Religious diversity in the United States is on the upswing, with growing numbers of Americans saying they no longer have an official religious identity.

But this diversity isn’t reflected in the U.S. Congress. A recent survey by the Pew Research Center of the 117th Congress found that 88% of members of the House of Representatives and Senate are Christian, a figure that in the general population now hovers around 65%.

Pew found that of the 535 members of the House and Senate, 294 identify as Protestant Christians. Thirty-three members are Jewish, and 158 are Catholic. Congress contains nine members of the Church of Jesus Christ of Latter-day Saints, three Muslims, two Buddhists and two Hindus. (Eighteen members of Congress declined to specify a religious affiliation.)
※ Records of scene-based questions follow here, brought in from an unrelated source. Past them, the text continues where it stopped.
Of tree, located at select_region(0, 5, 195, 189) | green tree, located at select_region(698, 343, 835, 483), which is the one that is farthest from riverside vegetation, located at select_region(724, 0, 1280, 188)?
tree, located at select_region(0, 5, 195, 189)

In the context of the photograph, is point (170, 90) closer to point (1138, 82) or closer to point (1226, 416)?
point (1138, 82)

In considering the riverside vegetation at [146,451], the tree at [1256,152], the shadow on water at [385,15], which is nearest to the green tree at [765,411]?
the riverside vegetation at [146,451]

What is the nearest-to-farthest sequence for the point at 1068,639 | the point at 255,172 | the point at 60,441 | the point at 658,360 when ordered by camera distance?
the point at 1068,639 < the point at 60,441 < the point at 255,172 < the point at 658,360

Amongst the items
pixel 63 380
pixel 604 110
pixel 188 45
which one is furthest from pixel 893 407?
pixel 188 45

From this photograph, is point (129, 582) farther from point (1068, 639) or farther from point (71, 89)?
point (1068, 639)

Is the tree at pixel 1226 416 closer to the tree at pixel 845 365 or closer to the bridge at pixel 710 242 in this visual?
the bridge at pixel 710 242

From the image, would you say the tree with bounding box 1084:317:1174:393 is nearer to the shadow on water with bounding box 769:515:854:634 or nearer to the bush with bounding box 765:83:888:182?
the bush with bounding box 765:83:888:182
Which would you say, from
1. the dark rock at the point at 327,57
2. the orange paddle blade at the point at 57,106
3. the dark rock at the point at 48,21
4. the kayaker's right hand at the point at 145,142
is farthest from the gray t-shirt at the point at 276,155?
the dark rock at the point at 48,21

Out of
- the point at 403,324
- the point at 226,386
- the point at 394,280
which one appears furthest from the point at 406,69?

Although religiously unaffiliated Americans have been growing in numbers, they remain under-represented in Congress. Only two members, U.S. Sen. Kyrsten Sinema (D-Ariz.) and U.S. Rep. Jared Huffman (D-Calif.), say they have no particular religion. (Huffman refers to himself as a Humanist.) Three members are Unitarian Universalist, a non-creedal religion that includes many Humanists.

Pew found some interesting differences between the political parties. Most of the non-Christians in Congress are Democrats. The Republican Party remains heavily Christian, with 99% of its members in Congress identifying as Christian. Of that number, 68% are Protestant.

Observed Pew, “Since the early ’60s, there has been a substantial decline in the share of U.S. adults who identify as Christian, but just a 7-point drop in the share of members of Congress who identify that way. Today, 88% of Congress is Christian, while 65% of U.S. adults are Christian, according to Pew Research Center surveys.”